(Saved entries)
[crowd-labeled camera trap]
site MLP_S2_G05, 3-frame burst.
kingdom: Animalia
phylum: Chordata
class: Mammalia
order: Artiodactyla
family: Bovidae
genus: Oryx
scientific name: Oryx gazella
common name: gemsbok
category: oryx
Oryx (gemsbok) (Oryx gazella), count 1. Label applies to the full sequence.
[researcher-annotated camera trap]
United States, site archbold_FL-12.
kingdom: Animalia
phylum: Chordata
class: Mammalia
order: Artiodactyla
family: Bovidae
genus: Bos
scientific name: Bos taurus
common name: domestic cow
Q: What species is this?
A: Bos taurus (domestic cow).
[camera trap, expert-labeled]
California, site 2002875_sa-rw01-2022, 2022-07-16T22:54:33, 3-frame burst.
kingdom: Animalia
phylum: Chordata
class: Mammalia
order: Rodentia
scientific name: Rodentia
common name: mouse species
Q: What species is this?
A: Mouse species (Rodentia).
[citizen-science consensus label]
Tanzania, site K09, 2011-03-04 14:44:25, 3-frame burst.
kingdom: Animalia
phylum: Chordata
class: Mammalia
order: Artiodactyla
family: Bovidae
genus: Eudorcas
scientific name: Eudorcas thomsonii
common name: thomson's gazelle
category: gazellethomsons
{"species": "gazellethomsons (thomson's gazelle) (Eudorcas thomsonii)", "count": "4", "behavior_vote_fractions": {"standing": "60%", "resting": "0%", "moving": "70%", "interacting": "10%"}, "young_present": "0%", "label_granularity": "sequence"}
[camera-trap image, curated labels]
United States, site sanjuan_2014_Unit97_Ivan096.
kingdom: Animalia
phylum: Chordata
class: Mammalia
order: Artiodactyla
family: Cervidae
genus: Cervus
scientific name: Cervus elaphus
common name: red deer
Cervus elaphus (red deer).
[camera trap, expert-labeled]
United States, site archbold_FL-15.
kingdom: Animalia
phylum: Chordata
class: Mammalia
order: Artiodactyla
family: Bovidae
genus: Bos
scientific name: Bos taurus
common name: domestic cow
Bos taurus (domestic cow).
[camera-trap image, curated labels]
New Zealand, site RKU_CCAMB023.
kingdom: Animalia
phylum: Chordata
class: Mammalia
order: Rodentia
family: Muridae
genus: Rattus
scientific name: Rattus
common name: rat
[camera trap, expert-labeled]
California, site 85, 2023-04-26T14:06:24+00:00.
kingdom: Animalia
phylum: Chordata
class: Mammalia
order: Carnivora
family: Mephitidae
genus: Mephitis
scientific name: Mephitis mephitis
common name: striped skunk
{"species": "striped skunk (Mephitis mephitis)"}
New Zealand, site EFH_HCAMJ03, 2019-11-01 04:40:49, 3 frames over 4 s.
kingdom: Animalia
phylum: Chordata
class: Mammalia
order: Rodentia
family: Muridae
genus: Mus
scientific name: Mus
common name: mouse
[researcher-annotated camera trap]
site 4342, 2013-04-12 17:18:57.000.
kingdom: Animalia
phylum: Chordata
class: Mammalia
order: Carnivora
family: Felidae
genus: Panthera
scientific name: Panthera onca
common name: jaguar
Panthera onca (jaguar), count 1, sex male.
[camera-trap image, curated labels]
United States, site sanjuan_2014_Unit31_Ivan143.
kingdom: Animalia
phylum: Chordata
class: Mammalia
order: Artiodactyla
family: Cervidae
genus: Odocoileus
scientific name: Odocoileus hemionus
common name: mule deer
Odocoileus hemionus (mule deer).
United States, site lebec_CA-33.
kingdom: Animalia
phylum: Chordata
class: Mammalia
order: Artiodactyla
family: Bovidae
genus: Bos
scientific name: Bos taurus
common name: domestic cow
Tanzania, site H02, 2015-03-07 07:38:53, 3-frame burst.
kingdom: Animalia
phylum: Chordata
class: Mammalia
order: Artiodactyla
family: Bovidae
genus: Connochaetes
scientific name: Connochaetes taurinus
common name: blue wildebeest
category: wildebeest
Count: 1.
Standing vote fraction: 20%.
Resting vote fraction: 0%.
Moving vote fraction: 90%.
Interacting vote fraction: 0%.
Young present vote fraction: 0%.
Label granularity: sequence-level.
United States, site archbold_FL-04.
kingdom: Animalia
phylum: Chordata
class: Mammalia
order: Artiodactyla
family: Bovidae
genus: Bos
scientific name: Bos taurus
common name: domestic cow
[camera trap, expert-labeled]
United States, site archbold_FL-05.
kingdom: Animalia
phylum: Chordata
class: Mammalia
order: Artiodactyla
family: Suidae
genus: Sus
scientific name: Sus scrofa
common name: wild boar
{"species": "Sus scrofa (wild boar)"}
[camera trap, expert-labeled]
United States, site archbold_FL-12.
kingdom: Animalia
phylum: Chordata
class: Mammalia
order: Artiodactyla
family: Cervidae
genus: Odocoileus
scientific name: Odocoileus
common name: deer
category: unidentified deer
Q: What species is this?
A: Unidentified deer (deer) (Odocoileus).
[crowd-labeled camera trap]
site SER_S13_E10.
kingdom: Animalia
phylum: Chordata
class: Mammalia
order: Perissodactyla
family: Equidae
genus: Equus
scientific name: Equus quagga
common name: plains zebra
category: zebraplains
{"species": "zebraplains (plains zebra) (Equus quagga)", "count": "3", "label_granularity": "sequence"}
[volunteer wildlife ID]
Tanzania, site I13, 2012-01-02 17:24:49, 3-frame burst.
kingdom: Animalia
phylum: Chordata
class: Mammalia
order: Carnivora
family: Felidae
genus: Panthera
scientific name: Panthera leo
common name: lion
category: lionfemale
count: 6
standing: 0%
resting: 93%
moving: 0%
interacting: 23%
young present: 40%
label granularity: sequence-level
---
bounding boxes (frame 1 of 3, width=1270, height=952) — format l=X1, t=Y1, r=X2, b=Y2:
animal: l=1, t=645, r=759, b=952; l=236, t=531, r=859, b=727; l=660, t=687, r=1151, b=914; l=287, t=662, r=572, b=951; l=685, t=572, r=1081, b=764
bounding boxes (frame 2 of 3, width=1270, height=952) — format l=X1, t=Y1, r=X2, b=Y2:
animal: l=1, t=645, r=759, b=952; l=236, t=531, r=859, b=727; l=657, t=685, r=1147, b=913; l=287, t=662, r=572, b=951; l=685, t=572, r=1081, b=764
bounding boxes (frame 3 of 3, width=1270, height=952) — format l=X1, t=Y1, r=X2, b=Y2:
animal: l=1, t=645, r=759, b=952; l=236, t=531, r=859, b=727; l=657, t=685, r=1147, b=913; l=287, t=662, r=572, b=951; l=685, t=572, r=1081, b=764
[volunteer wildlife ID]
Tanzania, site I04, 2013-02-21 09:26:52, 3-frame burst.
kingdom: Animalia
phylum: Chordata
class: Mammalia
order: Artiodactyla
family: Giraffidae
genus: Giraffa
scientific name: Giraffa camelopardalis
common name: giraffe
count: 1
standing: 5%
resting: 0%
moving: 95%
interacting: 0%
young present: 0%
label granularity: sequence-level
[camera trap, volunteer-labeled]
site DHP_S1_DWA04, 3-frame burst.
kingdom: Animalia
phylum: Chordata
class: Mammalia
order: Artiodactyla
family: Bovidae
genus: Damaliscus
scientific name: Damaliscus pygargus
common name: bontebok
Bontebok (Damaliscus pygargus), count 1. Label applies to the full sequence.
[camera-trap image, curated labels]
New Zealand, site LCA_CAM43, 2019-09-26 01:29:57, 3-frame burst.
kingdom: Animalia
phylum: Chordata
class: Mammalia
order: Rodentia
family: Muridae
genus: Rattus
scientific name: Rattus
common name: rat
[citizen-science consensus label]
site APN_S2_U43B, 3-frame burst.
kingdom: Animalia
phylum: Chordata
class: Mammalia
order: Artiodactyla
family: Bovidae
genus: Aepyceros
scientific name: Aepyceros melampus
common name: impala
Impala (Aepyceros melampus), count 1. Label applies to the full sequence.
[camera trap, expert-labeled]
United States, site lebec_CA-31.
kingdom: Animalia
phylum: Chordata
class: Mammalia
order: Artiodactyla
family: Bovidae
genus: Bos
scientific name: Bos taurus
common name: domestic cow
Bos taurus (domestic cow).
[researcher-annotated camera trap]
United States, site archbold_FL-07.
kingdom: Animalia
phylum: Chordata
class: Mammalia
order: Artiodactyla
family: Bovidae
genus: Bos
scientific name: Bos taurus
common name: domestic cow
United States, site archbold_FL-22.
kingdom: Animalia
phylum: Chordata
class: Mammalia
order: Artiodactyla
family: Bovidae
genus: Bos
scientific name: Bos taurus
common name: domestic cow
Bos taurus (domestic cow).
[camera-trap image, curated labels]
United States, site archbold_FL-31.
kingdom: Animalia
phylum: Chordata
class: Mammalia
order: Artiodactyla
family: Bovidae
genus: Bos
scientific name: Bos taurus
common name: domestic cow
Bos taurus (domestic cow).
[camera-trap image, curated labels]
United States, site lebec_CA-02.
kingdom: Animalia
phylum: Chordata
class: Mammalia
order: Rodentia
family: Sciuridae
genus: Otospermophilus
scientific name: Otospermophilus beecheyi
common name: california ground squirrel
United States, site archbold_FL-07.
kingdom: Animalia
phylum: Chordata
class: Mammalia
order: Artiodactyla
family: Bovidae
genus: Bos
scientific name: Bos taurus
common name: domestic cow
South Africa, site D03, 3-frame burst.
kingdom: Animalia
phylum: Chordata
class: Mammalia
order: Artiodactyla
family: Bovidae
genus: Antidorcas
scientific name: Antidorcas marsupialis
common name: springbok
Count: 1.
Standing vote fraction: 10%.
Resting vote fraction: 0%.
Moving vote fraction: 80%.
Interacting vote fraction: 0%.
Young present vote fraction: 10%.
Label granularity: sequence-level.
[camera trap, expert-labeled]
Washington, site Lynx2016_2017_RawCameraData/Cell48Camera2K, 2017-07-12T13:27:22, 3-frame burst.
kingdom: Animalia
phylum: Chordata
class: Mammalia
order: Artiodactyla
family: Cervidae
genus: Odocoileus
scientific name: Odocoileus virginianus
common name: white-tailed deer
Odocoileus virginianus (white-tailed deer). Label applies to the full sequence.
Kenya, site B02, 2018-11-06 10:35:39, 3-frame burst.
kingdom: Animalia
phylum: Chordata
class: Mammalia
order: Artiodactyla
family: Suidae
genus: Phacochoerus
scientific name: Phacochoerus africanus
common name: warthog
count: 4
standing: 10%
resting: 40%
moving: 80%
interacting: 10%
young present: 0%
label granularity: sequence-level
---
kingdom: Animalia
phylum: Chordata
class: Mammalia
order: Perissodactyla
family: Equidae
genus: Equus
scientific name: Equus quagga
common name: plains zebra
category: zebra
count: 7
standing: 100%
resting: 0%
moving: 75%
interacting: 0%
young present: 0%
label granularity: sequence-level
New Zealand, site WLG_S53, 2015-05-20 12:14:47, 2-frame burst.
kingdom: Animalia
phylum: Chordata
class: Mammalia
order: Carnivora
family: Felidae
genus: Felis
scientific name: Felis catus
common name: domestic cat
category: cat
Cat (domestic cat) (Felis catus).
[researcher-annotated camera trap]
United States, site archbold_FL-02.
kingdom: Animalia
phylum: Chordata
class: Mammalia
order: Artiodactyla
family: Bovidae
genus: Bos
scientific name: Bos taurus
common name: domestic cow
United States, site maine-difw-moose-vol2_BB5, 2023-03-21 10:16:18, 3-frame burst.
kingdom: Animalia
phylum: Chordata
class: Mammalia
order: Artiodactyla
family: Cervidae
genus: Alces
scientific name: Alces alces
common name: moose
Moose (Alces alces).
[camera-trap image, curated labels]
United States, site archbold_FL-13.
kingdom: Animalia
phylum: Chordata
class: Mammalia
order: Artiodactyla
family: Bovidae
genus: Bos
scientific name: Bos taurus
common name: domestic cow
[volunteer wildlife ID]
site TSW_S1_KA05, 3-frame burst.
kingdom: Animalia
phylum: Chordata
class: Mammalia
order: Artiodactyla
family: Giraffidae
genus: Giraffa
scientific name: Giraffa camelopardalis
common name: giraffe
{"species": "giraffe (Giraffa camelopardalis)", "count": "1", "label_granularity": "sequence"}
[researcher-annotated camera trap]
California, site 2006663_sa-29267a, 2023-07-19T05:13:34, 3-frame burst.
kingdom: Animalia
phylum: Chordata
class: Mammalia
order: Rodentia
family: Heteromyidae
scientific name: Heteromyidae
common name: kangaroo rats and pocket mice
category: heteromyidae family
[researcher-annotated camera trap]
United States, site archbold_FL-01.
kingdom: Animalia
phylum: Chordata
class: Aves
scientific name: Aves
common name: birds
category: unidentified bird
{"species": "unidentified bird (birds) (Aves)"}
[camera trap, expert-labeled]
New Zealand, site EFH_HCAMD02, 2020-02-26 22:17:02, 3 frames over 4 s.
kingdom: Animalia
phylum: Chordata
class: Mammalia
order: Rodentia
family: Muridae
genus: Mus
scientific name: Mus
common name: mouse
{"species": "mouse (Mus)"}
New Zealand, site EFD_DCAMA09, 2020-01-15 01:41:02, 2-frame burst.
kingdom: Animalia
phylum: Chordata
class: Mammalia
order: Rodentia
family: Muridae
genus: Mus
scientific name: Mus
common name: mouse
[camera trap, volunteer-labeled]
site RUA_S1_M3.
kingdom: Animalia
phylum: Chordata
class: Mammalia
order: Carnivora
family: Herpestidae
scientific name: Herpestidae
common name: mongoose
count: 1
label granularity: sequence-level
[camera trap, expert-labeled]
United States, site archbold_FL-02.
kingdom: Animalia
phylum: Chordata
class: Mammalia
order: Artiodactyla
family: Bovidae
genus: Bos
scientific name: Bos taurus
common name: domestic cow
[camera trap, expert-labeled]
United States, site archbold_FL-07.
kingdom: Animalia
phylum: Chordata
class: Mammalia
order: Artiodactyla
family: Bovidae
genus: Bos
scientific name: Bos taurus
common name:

Exercise goal:
Lines containing the word "Tanzania" in the entries above should be counted, and only that number given.

Exercise answer:
4